[Page-level text extractions]
.....
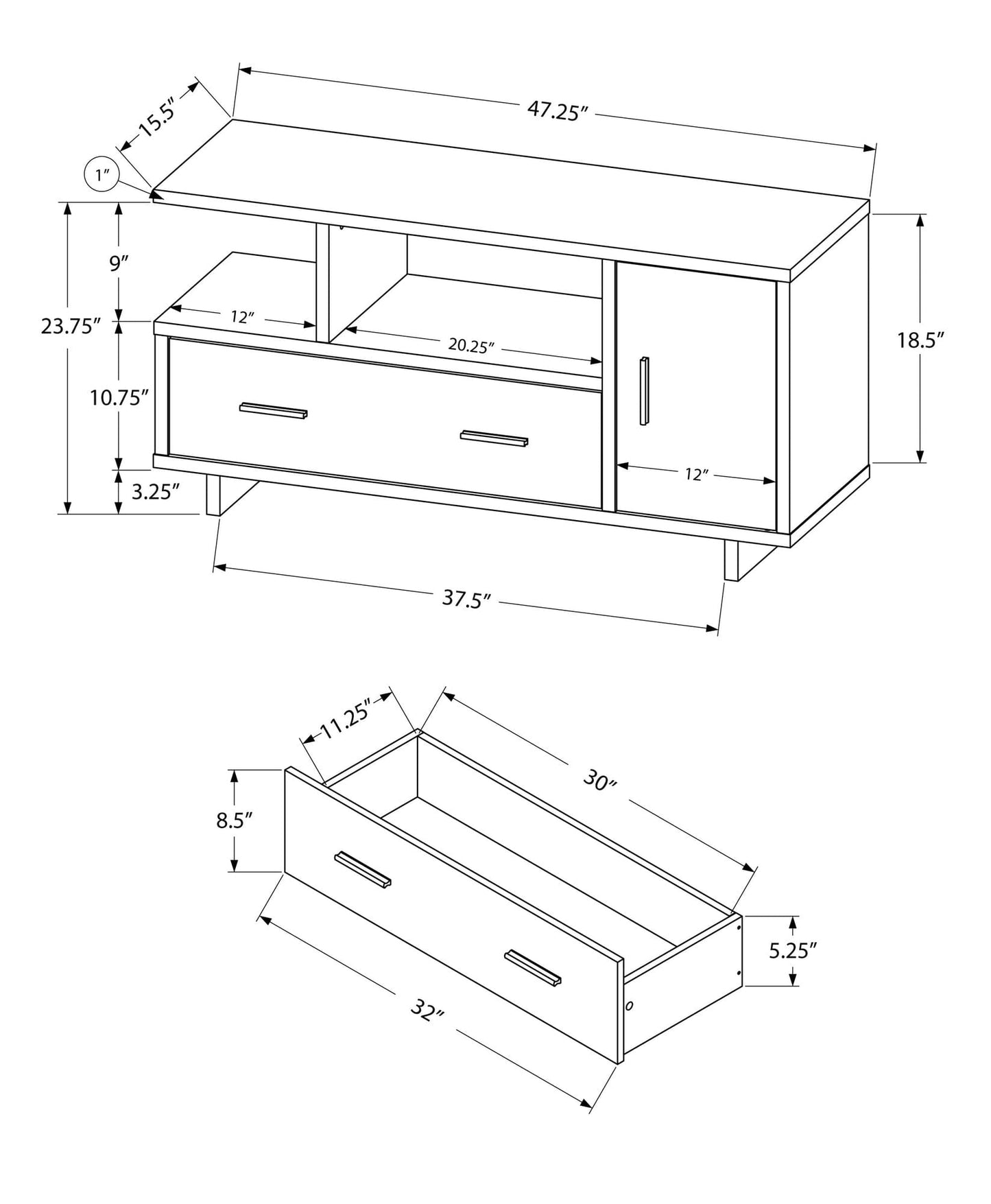 15.5″
47.25″
1″
9″
23.75″
12″
20.25″
18.5″
10.75″
12″
3.25″
37.5″

11.25″
30″
8.5″
5.25″
32″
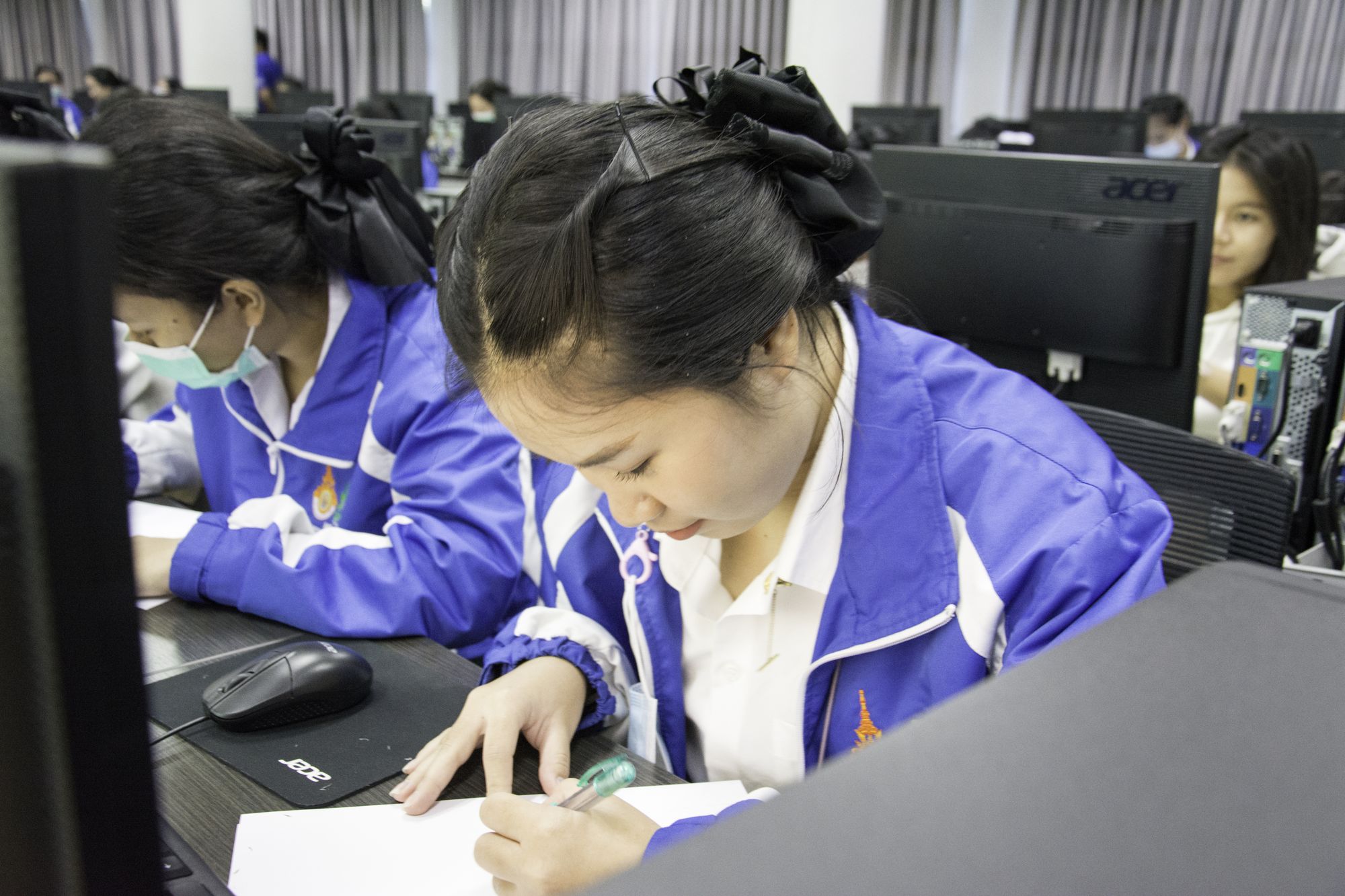 acer

acer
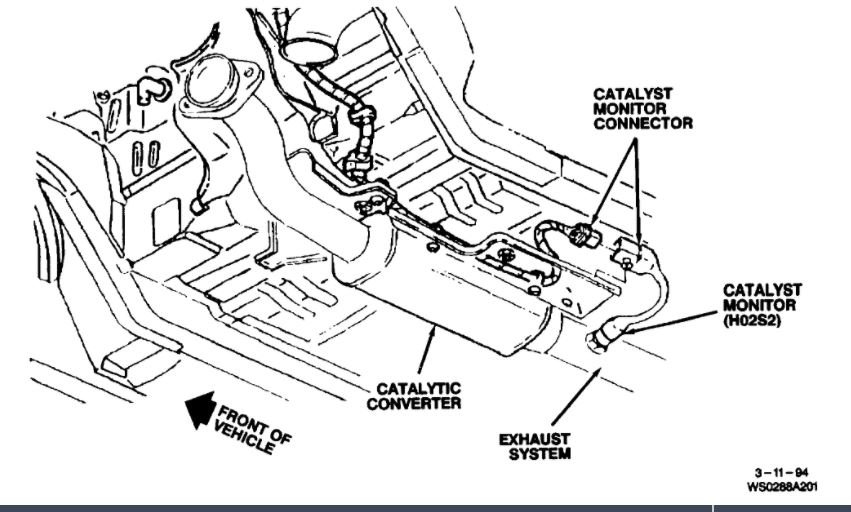 CATALYST MONITOR CONNECTOR

CATALYST MONITOR (H02S2)

CATALYTIC CONVERTER

FRONT OF VEHICLE

EXHAUST SYSTEM

3-11-94
WS0288A201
.....
WHAT IS REQUIRED:
Omitting the pictures, repeat all entries exactly.

EXPECTED ANSWER:
 15.5″
47.25″
1″
9″
23.75″
12″
20.25″
18.5″
10.75″
12″
3.25″
37.5″

11.25″
30″
8.5″
5.25″
32″
 acer

acer
 CATALYST MONITOR CONNECTOR

CATALYST MONITOR (H02S2)

CATALYTIC CONVERTER

FRONT OF VEHICLE

EXHAUST SYSTEM

3-11-94
WS0288A201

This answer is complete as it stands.